Healthy Mom, Happy Life: One Stupid Thing Part 1

When I decided to start a blog, I was a bit confused about why people blog certain things.  Sharing intimate details about your life is something I was raised to avoid.  Proper ladies didn't do that.  (Of course, the reason I know that "Proper ladies don't do that," is because that statement was regularly repeated to me when I was young and had a very loose tongue about personal and family details!)  But as I have become more of a blog reader and appreciator, I have come to particularly value women who are honest about their health, their weight and their body image.  About their struggles and their triumphs, about their journeys.  Their openness helps many of us feel like we are not alone.

Since my early twenties, I have struggled with my weight.  Since bearing my children, I have been carrying somewhere in the range of 40 extra pounds, about every two years losing 15 or so pounds and then gaining it back.

I live in the land of beautiful women in Miami.  One of my dear friends commented to me about a year ago that she felt like she had really let herself go now that she was up to almost 110lbs from her usual 98 lbs.  She is such a beautiful woman, and honestly, I think the last time I weighed 110lbs was when I was 10 years old, so I was shocked and a little offended by her statement.  It would take anorexia or a major health crisis for me to get to 110 lbs.

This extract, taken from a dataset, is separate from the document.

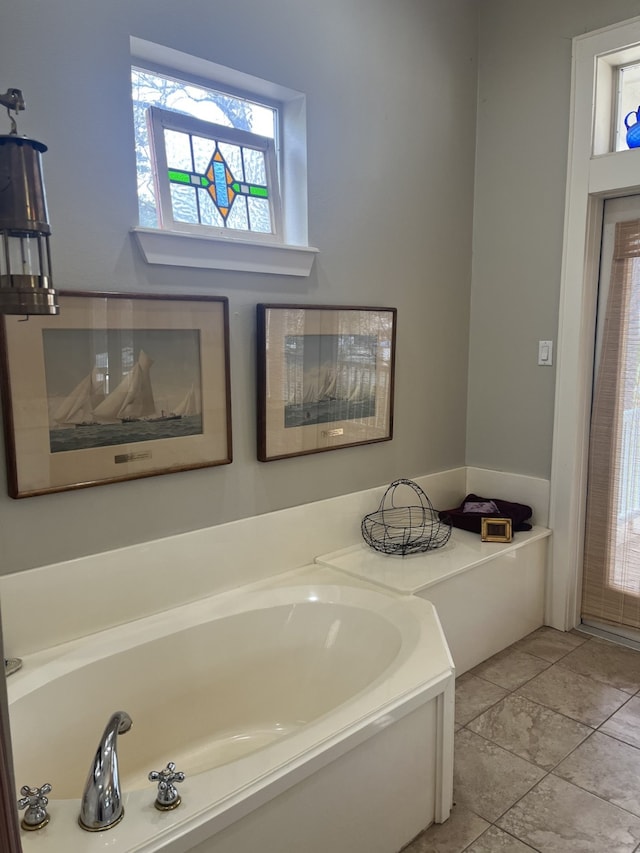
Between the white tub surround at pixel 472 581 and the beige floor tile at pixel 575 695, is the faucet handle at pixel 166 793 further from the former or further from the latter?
the beige floor tile at pixel 575 695

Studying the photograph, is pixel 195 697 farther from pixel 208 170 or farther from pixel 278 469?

Because I love her, and I am a decent friend, instead of speaking my mind and saying she was being ridiculous, I assured her that she was gorgeous and that that extra 10 pounds was only noticeable to her.

And of course I took offense.

Don't we all believe that when someone points out their obviously non-existent flaws that they are in fact trying to obnoxiously point out our significant flaws?  I was certain she was commenting on my weight loss needs, not her own.

It took me a while after that conversation to realize that she was being honest and real and vulnerable to her good friend about her insecurity.   She was truly not commenting on me, she was confiding in me.  And it finally occurred to me that no matter how beautiful or thin or fashionable, we all feel the weight of our insecurities in our self-image.  To her, those 10 pounds were just as significant as my 40 are to me.  They made her feel bad about how she looked, made her feel like other people were looking at her or judging her.  Those 10 pounds, that should be of so little importance, nullified all of her other incredible qualities as a wife, mother, volunteer and friend because they drown out the positives in a sea of feeling unworthy.

I have experienced this.  I truly wish I was alone in this experience, but I am not.  In fact, I don't know a single woman who doesn't have some sort of insecurity about her body.  The experience of having my feelings about my body overwhelm my Ivy League education, the love of my children and husband and family and friends, my competence as a nonprofit leader, my creative talents, my kindness as a human being....  In my irrational heart and mind, this one, stupid thing overwhelms all of those incredible, positive things in my life-- in our lives.

I don't have an answer to the problem of body image outranking the other, far more important positive things.  But I am hoping that the catharsis and the reality check of writing my journey down will help shine light for me (and maybe for you?) on the problem of the One Stupid Thing.